What the task asks - Collect every line of the listing below that contains the string "both", matching case exactly, and copy each line in full.

[[ Working data open ]]

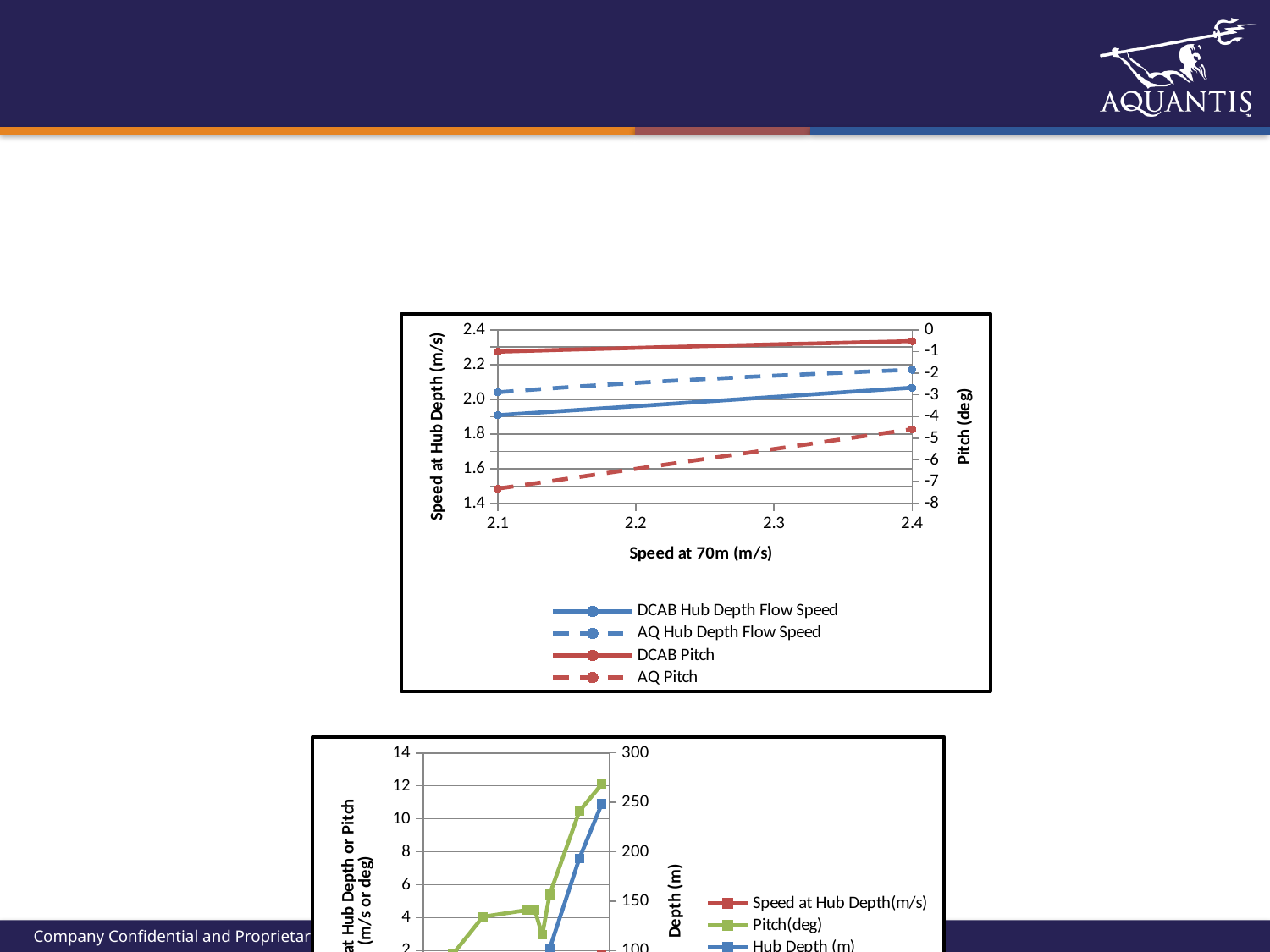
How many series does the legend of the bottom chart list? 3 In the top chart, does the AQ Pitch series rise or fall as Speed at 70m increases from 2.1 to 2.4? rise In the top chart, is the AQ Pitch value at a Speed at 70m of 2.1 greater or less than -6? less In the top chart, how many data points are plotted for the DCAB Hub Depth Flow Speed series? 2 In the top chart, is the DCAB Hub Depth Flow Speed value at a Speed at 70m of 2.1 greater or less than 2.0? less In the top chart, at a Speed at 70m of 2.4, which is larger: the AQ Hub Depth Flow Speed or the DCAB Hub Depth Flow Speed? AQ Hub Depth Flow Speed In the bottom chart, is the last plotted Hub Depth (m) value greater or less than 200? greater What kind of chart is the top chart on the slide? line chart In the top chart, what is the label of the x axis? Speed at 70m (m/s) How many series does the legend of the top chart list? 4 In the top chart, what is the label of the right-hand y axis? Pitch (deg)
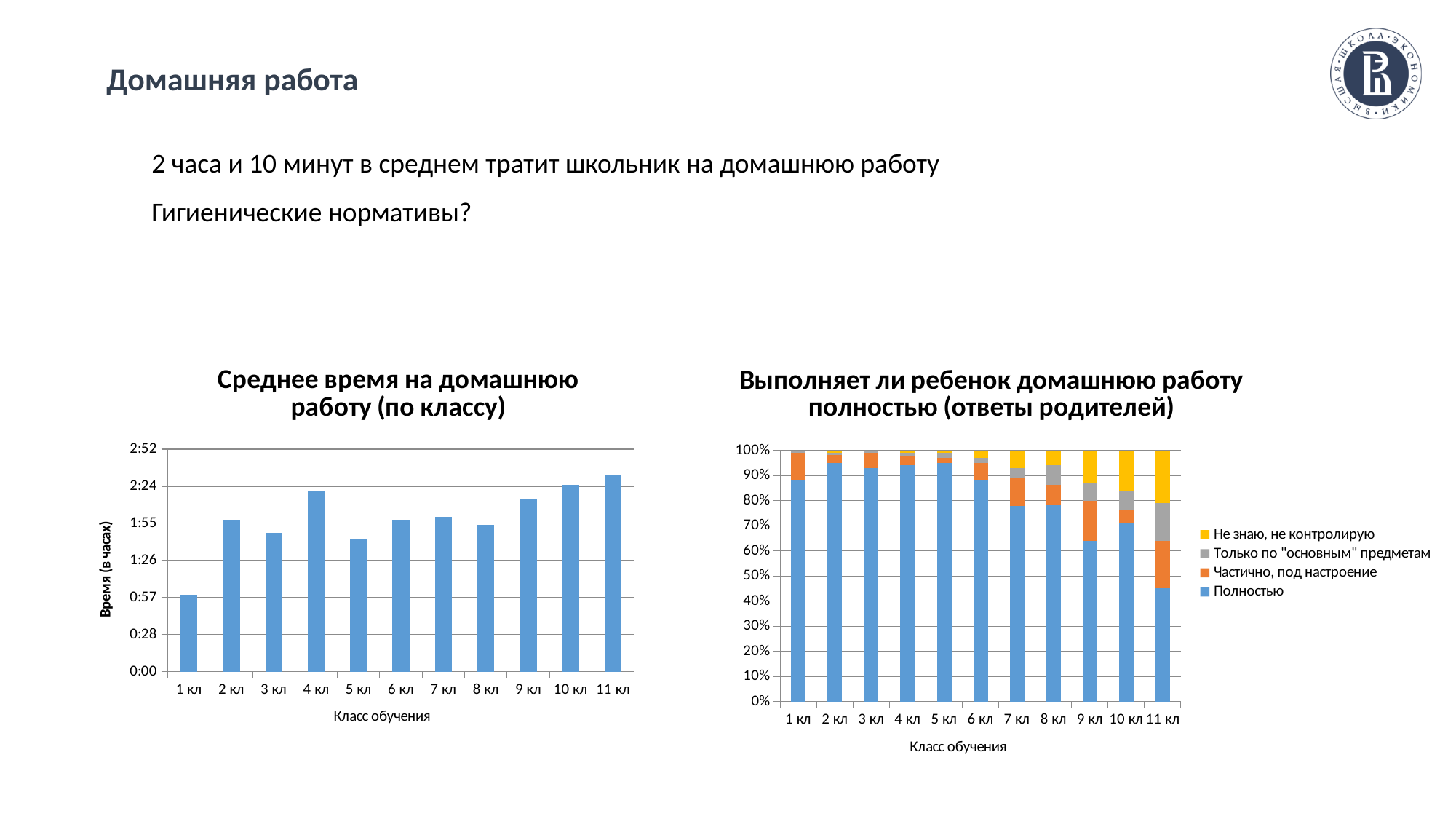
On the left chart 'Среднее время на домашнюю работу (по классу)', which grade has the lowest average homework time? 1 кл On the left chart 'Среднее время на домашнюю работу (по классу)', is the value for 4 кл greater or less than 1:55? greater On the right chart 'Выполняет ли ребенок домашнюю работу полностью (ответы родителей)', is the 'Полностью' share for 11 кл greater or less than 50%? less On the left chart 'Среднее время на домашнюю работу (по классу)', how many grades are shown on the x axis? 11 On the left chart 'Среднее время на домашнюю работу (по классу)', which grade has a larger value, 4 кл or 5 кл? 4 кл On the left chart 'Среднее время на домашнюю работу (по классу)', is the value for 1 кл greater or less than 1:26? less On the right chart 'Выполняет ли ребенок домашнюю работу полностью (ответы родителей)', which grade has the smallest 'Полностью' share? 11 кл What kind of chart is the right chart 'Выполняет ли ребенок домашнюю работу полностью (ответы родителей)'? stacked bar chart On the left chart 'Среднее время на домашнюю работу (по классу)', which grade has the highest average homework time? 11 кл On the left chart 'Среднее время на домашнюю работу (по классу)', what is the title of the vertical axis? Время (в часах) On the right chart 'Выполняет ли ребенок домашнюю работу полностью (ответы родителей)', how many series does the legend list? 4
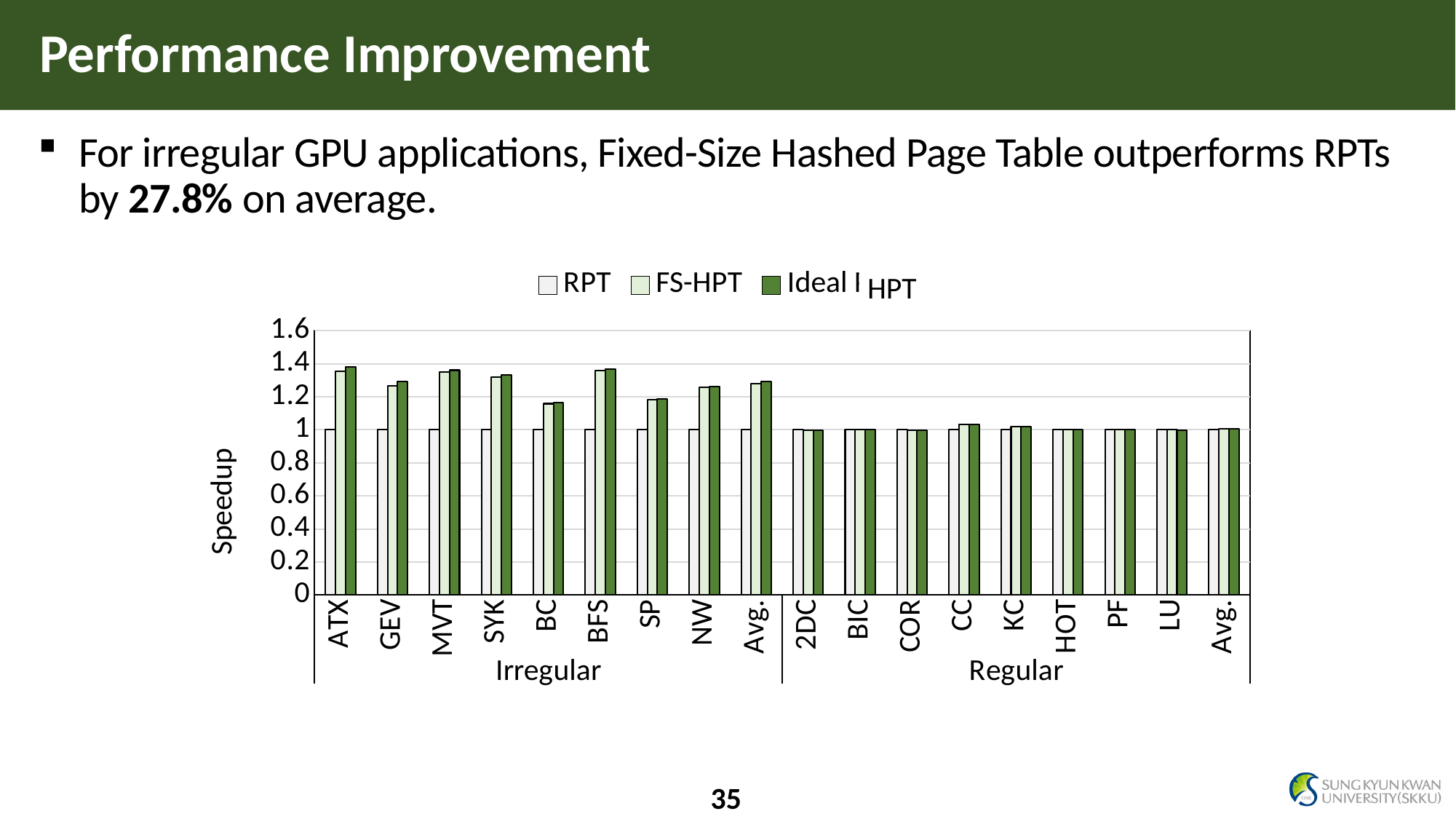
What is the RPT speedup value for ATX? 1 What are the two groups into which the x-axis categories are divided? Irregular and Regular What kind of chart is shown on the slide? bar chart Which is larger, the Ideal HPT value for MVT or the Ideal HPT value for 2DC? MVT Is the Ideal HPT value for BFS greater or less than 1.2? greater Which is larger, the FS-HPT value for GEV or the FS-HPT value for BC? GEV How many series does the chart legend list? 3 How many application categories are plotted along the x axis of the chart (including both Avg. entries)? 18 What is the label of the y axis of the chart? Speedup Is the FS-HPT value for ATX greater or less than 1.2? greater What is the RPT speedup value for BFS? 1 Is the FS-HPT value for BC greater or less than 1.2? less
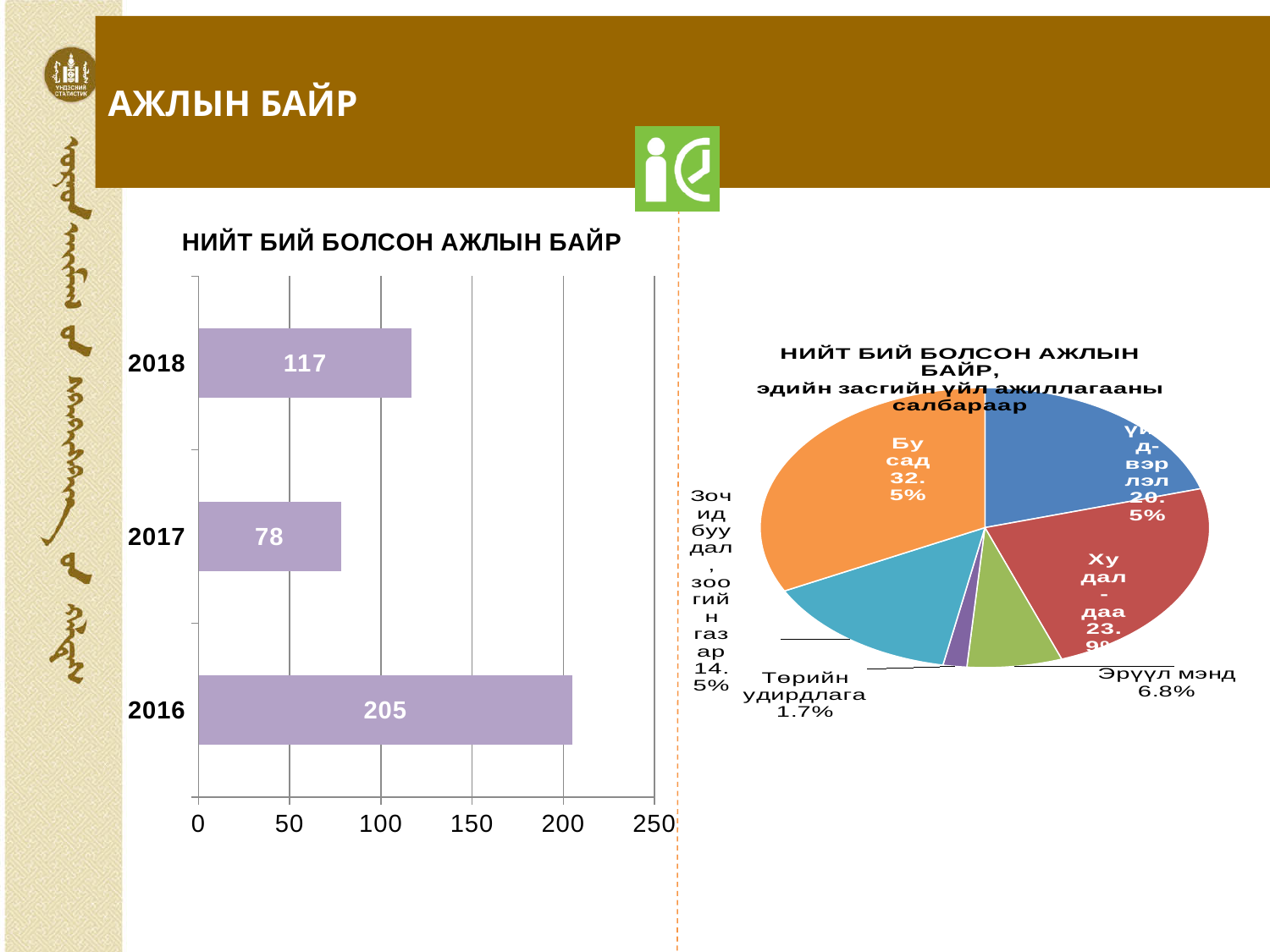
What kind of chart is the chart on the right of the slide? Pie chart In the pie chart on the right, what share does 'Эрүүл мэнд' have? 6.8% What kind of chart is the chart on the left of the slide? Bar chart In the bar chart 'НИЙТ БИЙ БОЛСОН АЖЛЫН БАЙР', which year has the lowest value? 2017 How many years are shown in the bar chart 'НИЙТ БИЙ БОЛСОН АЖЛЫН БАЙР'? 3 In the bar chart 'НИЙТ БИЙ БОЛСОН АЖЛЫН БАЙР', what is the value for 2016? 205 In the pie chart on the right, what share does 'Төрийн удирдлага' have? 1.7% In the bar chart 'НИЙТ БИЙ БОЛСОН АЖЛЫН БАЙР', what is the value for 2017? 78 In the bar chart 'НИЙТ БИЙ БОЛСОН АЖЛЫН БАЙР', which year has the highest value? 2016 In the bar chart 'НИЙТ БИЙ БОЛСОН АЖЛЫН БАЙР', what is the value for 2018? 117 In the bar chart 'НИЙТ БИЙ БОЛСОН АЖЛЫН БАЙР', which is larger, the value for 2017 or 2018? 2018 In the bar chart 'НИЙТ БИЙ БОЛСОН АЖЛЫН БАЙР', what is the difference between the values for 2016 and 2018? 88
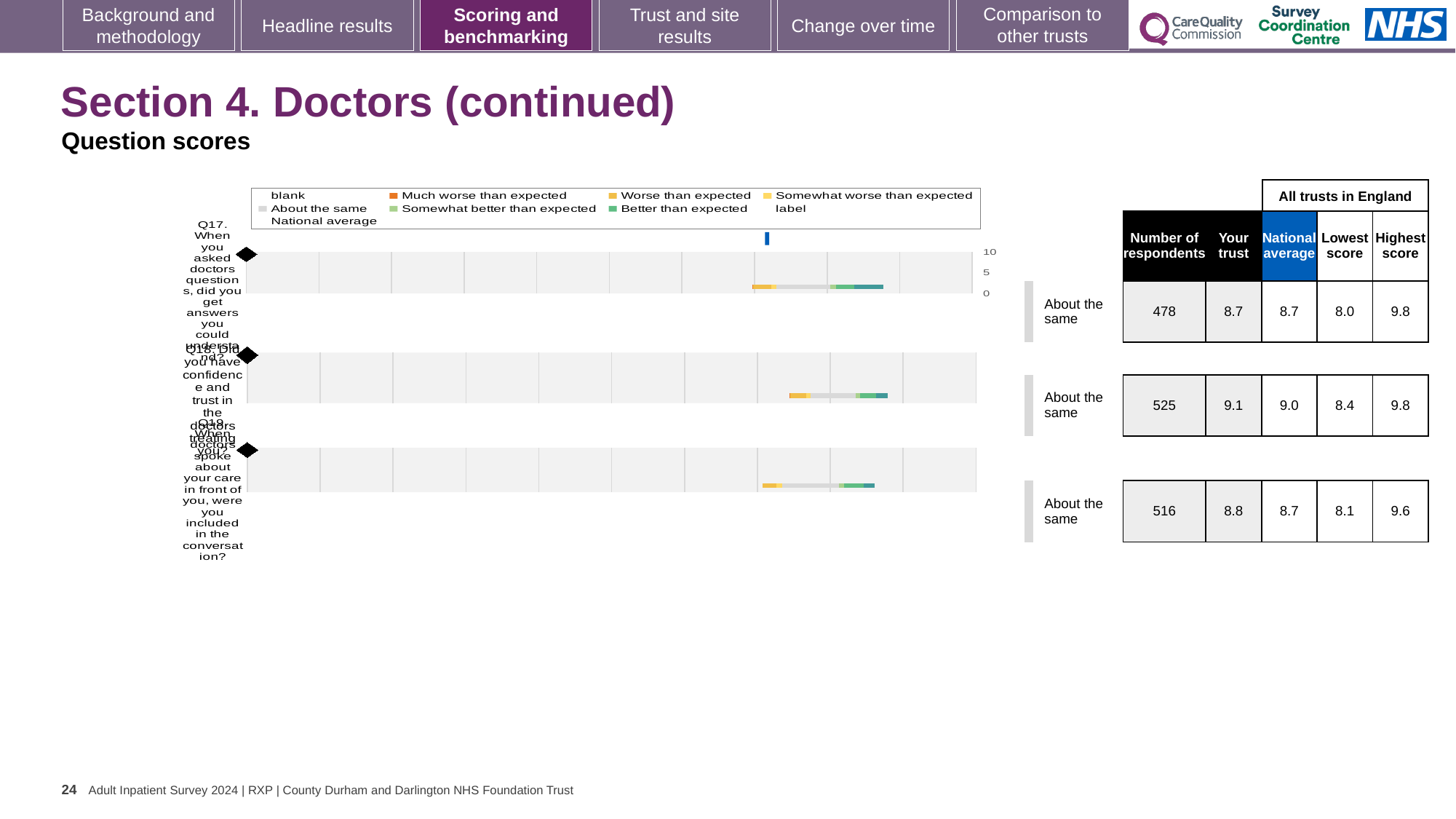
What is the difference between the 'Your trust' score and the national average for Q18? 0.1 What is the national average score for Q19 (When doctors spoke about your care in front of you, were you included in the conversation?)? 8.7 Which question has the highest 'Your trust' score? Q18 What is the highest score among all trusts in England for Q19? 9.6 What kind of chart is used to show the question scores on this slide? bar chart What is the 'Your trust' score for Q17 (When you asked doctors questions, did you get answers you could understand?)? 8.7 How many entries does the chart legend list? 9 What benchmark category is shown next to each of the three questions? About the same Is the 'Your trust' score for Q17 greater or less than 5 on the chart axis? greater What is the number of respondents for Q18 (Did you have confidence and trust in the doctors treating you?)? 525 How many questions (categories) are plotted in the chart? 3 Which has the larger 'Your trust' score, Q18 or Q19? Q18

[[ Working data closed ]]

Response to the exercise -
What is the RPT speedup value for ATX? 1 What are the two groups into which the x-axis categories are divided? Irregular and Regular What kind of chart is shown on the slide? bar chart Which is larger, the Ideal HPT value for MVT or the Ideal HPT value for 2DC? MVT Is the Ideal HPT value for BFS greater or less than 1.2? greater Which is larger, the FS-HPT value for GEV or the FS-HPT value for BC? GEV How many series does the chart legend list? 3 How many application categories are plotted along the x axis of the chart (including both Avg. entries)? 18 What is the label of the y axis of the chart? Speedup Is the FS-HPT value for ATX greater or less than 1.2? greater What is the RPT speedup value for BFS? 1 Is the FS-HPT value for BC greater or less than 1.2? less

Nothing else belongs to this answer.